In June, the court in Roberts v. Ferman upheld a district court’s dismissal of a suit based on counsel’s failure to follow the required procedures for recreating gaps in the record. The published opinion contained harsh language directed at the lawyer, for example suggesting that “counsel should take the time to read” the applicable rule.
In September, the court in Hoffman v. Nordic Naturals [disclosure: I represented the appellant on rehearing] granted a FRAP 38 motion against counsel for damages for a frivolous appeal. The panel denied a motion to vacate the frivolous-appeal order even after six law professors filed an amicus brief arguing that the court’s appeal ruling was incorrect, and the court ordered counsel to pay attorney’s fees of $23,000.

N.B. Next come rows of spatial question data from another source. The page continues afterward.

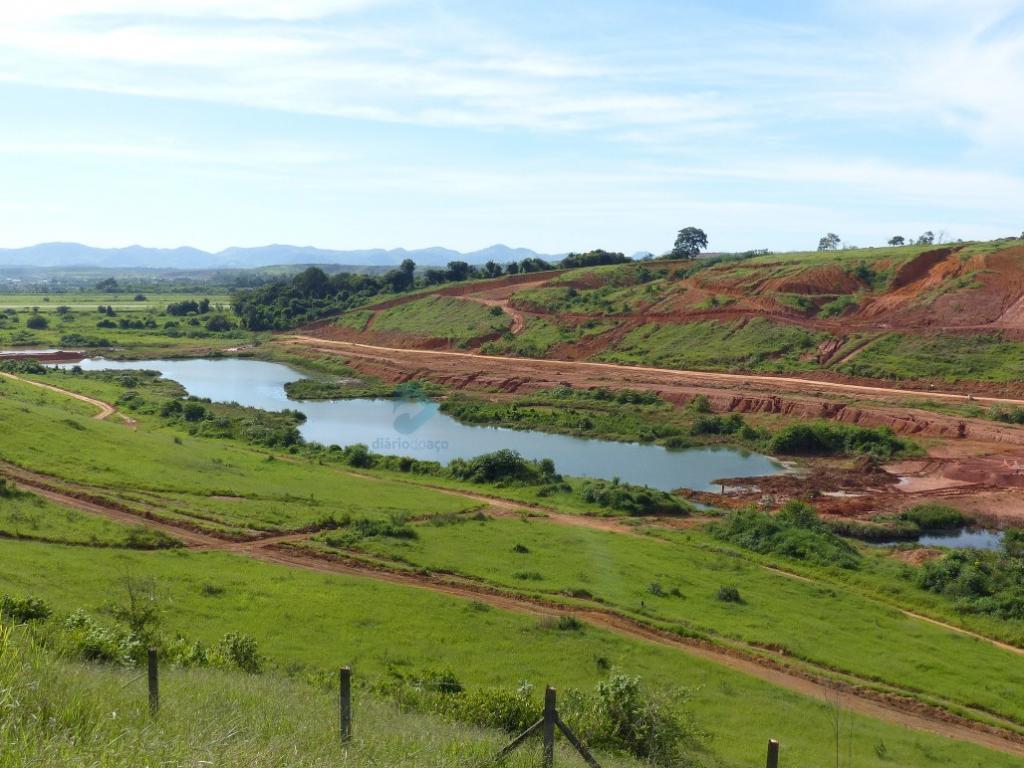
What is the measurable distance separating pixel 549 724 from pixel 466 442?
130 ft

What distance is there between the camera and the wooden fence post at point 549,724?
8742 mm

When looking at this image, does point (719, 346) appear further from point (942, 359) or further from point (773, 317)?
point (942, 359)

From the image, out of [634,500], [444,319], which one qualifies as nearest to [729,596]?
[634,500]

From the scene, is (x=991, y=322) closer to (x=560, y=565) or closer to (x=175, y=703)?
(x=560, y=565)

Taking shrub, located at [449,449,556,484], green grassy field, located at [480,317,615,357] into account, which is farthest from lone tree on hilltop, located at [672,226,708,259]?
shrub, located at [449,449,556,484]

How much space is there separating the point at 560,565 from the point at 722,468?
1971 cm

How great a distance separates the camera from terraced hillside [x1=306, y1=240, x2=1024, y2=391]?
5975cm

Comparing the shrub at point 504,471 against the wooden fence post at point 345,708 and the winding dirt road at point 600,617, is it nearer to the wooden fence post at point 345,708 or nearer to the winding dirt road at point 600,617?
the winding dirt road at point 600,617

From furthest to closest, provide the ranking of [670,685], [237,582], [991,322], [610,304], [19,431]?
[610,304], [991,322], [19,431], [237,582], [670,685]

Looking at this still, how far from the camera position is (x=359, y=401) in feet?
211

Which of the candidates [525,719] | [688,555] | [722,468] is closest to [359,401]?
[722,468]

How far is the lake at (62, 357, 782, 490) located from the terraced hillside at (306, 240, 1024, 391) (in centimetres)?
1961

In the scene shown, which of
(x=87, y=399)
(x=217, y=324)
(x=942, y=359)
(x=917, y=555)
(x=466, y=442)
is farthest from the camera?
(x=217, y=324)

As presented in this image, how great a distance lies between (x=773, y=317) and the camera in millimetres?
70938
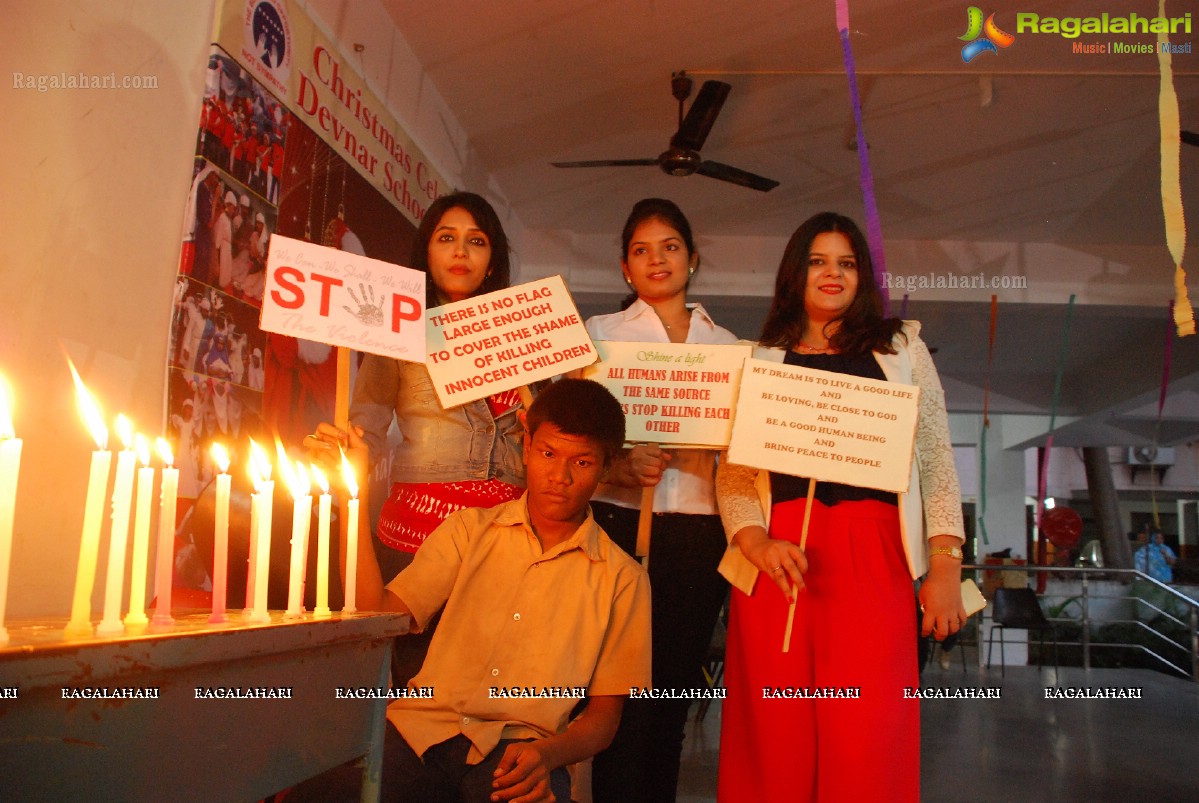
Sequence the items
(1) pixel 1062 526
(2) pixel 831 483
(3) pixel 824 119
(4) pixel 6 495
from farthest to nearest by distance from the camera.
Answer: (1) pixel 1062 526, (3) pixel 824 119, (2) pixel 831 483, (4) pixel 6 495

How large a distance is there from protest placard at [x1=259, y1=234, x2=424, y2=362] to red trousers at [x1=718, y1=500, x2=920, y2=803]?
2.99 feet

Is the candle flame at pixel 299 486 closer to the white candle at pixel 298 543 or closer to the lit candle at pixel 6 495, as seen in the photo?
the white candle at pixel 298 543

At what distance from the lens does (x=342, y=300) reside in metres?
1.76

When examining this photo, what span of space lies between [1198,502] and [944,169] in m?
17.2

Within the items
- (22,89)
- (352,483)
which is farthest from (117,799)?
(22,89)

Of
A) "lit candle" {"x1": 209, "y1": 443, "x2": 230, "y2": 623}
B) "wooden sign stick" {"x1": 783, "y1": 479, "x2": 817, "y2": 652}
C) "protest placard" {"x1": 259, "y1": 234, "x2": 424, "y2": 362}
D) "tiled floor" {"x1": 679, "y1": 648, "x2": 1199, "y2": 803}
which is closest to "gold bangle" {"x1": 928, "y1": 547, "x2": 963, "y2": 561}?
"wooden sign stick" {"x1": 783, "y1": 479, "x2": 817, "y2": 652}

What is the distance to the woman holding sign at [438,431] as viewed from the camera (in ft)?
7.06

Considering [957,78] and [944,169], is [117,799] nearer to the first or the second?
[957,78]

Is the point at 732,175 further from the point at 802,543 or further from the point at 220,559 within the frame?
the point at 220,559

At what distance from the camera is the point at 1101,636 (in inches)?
476

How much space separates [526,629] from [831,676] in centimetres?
62

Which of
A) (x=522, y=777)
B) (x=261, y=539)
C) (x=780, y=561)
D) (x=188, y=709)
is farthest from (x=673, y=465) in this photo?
(x=188, y=709)

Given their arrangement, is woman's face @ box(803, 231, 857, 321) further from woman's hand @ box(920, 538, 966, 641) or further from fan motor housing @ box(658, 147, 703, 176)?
fan motor housing @ box(658, 147, 703, 176)

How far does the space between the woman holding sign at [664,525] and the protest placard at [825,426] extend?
28cm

In November, the court in Papp v. Fore-Kast Sales held that an appellee forfeited an alternative grounds for affirmance by raising it in a footnote and incorporating by reference its district court arguments.
And just this week the court in Marino v. Usher upheld a $28,000 sanction against a lawyer for his contact with an unrepresented party, after a different panel in June upheld a three-month suspension of the lawyer’s license for the same conduct.
These four decisions all follow in the wake of the court’s widely discussed 2015 opinion in Lehman Brothers v. Gateway Funding. There the court held that a party forfeited a claim because its lawyer failed to include a relevant transcript in the appellate record, describing the omission as “at best show[ing] a remarkable lack of diligence and at worse indicat[ing] an intent to deceive this Court.”
So what’s all this mean? Are these just normal, isolated rulings, or is something broader going on? Is the Third Circuit taking a harder line? I don’t believe that the judges all sat down one day and agreed to start dropping the hammer on lawyers. But my sense is that the landscape is shifting, so that the court today is less reticent than it used to be about criticizing and punishing lawyers whose work it disapproves of.
As a practical matter, rulings like these will make some non-appellate lawyers think twice about handling Third Circuit appeals on their own. Several of the lawyers who’ve gotten in trouble with the court recently appear to have had minimal prior federal appellate experience. And a couple of them had gotten unwanted media attention in the past for coloring outside the lines, like this and this. Lawyers who aren’t familiar with both the rules and the norms of federal appellate practice can unwittingly make serious mistakes.
As these cases show, the price for those mistakes can be stiff indeed.